Early in June, soon after the committee started its work, an opportunity came to .buy the old Strong estate, consisting of the house at the corner of Beacon Street and Windsor Road, now the Episcopal Rectory, and the land surrounding this old house. Some 80,000 feet of land, having frontages of about 150 feet on Beacon Street and 275 feet on Windsor Road, comprising the whole of the estate except the dwelling house and about 35,000 feet of land, were purchased. The buildings and the surrounding land were set off to the church and the remainder, being sufficient for a club house, driveway, some land and four good tennis courts, was retained. Tom James, an architect, formerly of Waban, drew the plans for the Club House.
On the assumption that the whole project could be put through for $30,000, it was decided to finance it by a mortgage of $15,000 and the sale of a like amount of 5 per cent debenture bonds of the denomination of $100 each.

Waban residents have always given generously of their time and money to all local needs, and the work done by workers, especially the late Jack Marvin, in seeking subscriptions, and of Waban-ites in subscribing and making the Club possible, is a shining example of this trait. The mortgage and indebtedness have since been taken care of.

The total cost of the Club was $42,481.98,distributed as follows:

Real Estate $ 4,500.00
Real Estate Improvement 4,137.62
ClubHouse: 26,303.52
Tennis Courts 1,964.53
Bowling Alleys 1,506.22
Furniture and Fixtures 3,465.09
Theatrical & Stage Fixtures 605.00

$42,481.98 .

In addition to the $1,603.39 turned over by the Tennis Club, the Waban Woman's Club raised and contributed $924.23 towards furnishing the Club House. After the Club became a reality, the Beacon and Tennis Clubs were dissolved. The insignia of the Tennis Club is now that of the Neighborhood Club.

When the by-laws were adopted, there was considerable feeling on the part of certain conscientious objectors that Sunday-play of all kinds should be prohibited. The committee was able to satisfy everybody by adopting a by-law which prohibited activities in the Club House or on the grounds "in violation of the laws of the Commonwealth." In this way, with the change in the laws, Sunday activities are now allowed.

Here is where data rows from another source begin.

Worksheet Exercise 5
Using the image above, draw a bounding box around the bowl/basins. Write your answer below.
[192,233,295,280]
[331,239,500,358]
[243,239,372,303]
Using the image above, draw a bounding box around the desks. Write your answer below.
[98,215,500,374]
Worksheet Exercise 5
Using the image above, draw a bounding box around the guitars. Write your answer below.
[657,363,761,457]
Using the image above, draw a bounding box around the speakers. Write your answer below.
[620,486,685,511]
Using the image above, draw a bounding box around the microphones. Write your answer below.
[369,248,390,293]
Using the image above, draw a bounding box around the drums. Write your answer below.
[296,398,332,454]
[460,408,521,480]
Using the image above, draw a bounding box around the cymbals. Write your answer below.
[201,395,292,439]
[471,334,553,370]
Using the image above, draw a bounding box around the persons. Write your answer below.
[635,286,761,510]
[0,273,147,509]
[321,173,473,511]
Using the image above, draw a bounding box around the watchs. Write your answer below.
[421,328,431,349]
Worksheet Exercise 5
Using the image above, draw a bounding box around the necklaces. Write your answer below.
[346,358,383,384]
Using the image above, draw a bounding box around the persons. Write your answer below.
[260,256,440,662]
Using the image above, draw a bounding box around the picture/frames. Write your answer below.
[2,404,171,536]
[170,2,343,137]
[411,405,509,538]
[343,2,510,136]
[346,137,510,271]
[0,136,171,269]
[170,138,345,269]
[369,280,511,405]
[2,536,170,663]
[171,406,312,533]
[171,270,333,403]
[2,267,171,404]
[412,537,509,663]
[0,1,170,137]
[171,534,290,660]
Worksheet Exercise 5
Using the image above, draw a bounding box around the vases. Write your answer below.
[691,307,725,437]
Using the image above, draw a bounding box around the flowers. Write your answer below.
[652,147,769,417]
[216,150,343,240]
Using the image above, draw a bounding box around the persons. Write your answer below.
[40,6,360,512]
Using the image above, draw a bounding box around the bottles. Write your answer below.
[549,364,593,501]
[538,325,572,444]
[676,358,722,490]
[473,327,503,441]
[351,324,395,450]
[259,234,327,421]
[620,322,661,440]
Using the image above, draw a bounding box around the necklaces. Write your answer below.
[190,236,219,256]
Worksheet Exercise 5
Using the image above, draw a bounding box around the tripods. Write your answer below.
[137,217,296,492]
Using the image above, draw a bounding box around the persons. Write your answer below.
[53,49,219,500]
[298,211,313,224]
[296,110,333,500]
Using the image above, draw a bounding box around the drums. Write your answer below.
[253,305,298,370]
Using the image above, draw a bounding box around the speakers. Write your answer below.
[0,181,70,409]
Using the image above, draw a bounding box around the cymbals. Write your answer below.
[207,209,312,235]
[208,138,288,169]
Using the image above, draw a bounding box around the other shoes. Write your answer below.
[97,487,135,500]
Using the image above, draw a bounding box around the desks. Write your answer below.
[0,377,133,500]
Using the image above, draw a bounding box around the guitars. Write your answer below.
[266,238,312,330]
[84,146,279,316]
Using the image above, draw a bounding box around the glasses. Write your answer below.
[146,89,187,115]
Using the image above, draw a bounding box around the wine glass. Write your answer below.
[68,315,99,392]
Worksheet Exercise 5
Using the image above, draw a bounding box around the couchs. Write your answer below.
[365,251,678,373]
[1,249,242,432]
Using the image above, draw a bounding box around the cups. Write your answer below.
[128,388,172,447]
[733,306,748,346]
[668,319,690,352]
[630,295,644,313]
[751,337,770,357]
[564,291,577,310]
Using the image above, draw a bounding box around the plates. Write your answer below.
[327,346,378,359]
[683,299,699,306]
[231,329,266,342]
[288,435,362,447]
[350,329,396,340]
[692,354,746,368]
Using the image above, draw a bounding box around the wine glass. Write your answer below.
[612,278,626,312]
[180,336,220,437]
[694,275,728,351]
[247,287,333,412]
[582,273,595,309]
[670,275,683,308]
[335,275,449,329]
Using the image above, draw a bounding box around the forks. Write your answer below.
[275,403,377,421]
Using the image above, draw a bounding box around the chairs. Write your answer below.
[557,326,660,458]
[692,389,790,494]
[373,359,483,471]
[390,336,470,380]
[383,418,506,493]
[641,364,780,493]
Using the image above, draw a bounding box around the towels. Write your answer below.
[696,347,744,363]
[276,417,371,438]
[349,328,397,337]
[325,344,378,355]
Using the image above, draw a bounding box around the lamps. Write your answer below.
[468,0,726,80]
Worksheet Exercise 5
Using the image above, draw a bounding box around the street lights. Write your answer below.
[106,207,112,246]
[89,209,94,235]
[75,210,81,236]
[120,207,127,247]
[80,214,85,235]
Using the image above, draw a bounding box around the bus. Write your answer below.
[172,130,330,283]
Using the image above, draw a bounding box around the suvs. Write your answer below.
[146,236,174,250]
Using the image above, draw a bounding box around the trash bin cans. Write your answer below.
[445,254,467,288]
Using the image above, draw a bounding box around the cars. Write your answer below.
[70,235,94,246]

The Neighborhood Club was officially opened on January 12, 1918. Opening for the first time in wartimes, its social activities were to a certain extent cut down, but it was used in many ways in connection with various war activities. It was also used by the Woman's Club for meetings and has since then fulfilled the purposes for which it was built.

The history of the Club since its organization has been the usual one of clubs of this sort. At first, everybody joined because he wanted to or felt it his duty. The Club membership continued large until the hard times came when many who were looking around for means of cutting down expenses resigned. After a few years of struggle, however, the Club is now in a most flourishing condition.

The annual dramatics of the Club are invariable sellouts; people from the surrounding villages attend. Two-night stands are always necessary and the money realized is put to use in excellent fashion for benevolent enterprises as well as for the maintenance of this well-run and attractive Club, about which now centers so much of the community life of Waban.


[The Waban Neighborhood Club was renamed The Windsor Club in 1971. — J.M.]